Henson has spoken of his formative experiences visiting museums. He recalls arriving in Vienna in the 1970s, and going to the Kunsthistorisches Museum. Treading carefully on the creaking parquetry flooring, he made his way through the museum until he came across Titian’s Nymph and Shepherd. He returned to the museum every day for a week to look at this one painting. Henson’s recollection brings to mind Reger, a character in Thomas Bernhard’s novel Old Masters. Reger had been visiting the Kunsthistorisches Museum for decades, always sitting on the same velvet-covered settee in the Bordone Room so as to look at Tintoretto’s picture White-Bearded Man. Whenever Reger wanted to be alone in his contemplation of the painting, an accommodating museum attendant named Irrsigler barred everyone else from entering the room.
In 2015 I went to Vienna for the first time. Walking past the Kunsthistorisches Museum on a Monday morning, when the museum is normally closed, I saw a woman slip through the entrance. I followed her inside. It was a public holiday; the museum was open. Most of the tourists in Vienna on that long weekend must have been unaware of the change in the museum’s opening hours as the place was unusually quiet. I spent most of the day sitting on velvet-covered settees in the main picture galleries, and then wandered through the smaller outer rooms. Standing in one of these almost deserted galleries, I noticed a museum attendant at the end of a long corridor punctuated by a series of arched doorways. The ghost of Irrsigler, perhaps, waiting for the tourist buses to pull up outside and disgorge their flocks of art pilgrims, the snap-happy scrums readying themselves for the photo opportunities on the museum’s walls.

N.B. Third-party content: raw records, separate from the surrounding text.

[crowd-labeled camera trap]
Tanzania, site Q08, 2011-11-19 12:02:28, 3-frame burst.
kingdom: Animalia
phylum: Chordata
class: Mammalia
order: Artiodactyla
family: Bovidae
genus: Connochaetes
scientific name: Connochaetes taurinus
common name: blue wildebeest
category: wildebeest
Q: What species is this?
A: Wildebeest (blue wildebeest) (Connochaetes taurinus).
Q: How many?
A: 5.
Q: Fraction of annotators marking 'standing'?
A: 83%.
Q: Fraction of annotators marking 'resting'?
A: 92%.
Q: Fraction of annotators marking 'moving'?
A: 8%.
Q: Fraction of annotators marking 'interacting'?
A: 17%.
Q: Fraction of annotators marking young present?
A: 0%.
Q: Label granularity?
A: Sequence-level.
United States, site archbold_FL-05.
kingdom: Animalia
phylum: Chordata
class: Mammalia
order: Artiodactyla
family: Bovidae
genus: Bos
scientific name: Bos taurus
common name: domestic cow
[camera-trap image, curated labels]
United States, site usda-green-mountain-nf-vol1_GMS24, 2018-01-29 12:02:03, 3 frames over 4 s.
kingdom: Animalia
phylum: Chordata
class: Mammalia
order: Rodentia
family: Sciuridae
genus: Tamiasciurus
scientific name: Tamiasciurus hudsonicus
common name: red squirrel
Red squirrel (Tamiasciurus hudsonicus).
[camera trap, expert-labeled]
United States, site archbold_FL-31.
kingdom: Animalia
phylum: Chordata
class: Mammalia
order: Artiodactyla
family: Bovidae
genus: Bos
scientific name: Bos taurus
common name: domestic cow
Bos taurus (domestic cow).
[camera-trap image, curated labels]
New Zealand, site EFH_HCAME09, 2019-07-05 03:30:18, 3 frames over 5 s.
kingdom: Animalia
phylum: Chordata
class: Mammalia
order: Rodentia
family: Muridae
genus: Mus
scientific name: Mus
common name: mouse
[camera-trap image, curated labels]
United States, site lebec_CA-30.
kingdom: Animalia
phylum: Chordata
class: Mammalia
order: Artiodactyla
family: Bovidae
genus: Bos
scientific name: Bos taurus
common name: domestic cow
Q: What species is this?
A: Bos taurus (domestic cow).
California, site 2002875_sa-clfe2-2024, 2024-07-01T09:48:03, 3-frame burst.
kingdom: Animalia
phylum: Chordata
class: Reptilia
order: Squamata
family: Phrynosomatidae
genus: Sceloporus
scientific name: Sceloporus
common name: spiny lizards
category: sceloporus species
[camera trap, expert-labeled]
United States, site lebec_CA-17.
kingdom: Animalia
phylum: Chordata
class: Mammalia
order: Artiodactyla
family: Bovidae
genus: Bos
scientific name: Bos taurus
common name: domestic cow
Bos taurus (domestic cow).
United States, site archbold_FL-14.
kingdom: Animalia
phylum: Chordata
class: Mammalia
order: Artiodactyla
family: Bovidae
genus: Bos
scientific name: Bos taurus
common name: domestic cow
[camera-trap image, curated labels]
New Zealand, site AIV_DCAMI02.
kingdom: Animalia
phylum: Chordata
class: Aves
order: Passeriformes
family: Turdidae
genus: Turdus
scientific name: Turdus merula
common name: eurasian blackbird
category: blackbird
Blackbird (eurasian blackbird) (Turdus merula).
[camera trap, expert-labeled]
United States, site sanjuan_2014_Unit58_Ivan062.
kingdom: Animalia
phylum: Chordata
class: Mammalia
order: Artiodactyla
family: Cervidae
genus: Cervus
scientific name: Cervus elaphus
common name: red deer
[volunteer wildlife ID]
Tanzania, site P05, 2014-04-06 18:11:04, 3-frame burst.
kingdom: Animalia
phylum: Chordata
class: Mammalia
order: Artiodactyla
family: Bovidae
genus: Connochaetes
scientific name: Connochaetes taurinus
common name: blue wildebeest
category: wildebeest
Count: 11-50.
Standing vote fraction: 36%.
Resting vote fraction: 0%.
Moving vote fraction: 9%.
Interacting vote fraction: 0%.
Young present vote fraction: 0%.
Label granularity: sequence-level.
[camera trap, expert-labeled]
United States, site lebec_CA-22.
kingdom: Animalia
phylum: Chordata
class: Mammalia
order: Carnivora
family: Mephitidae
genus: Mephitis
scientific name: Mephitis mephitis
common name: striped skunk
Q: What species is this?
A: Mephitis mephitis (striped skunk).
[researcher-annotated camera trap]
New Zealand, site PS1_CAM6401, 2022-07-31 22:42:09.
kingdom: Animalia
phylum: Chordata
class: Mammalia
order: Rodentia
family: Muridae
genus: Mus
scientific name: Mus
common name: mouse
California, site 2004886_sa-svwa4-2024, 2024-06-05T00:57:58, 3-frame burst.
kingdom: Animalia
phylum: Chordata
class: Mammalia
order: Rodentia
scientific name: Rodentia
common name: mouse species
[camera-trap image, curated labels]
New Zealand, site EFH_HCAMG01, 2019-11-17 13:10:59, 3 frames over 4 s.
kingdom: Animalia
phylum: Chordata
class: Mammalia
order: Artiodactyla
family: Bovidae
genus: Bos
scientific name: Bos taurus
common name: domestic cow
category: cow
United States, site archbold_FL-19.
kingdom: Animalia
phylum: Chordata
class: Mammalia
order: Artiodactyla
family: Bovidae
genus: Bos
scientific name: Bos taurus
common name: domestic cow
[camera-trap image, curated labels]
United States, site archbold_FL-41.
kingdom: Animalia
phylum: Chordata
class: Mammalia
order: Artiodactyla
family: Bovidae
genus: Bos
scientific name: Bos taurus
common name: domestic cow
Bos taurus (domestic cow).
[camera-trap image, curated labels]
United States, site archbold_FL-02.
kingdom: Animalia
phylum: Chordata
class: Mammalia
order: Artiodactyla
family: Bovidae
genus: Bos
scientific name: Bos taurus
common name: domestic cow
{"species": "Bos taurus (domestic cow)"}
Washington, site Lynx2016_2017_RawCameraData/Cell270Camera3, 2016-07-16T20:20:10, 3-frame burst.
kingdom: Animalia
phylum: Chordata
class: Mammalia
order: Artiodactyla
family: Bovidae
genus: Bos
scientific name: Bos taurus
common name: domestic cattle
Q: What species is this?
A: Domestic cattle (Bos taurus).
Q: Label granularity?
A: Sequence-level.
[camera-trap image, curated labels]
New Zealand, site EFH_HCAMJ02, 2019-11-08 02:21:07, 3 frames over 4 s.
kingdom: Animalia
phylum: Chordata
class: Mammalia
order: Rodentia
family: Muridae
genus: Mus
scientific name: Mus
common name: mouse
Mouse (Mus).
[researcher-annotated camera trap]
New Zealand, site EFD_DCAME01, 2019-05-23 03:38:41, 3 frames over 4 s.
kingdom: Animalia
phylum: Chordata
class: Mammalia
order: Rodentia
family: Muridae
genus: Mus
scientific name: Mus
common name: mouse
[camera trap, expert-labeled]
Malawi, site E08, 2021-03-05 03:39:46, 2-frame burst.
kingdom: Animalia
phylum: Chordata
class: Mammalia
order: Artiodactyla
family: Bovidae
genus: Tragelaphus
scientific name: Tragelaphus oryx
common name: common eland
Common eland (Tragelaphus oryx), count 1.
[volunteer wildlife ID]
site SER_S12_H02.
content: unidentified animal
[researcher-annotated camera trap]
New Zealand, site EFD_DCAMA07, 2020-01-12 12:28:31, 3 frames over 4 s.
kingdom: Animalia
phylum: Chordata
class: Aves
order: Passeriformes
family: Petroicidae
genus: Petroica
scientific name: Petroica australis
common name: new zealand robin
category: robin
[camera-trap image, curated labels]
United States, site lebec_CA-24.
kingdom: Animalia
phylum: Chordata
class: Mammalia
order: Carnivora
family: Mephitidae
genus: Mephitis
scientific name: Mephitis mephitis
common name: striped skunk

It’s another Monday morning—this time, in an Australian public regional gallery—and I’m standing in a dark windowless room. The walls are painted pitch black. The only sounds are the tick and hum of the temperature-control system. Time slows as I’m immersed in an imaginary realm of nocturnal landscapes and deserted back roads. It’s a long way from the amusement park.
Creating a space in which personal reflection is possible and not doing what the entertainment industry does may well be the most radical thing that today’s art galleries can do.5 If public galleries don’t champion this vision, who will?
References
- Roberta Smith, ‘Shapes of an Extroverted Life’, <http://www.nytimes.com/2014/06/27/arts/design/jeff-koons-a-retrospective-opens-at-the-whitney>, accessed 10 May 2016.
- Ray Edgar, ‘Enter through the gift shop’, Age, 13 December 2014.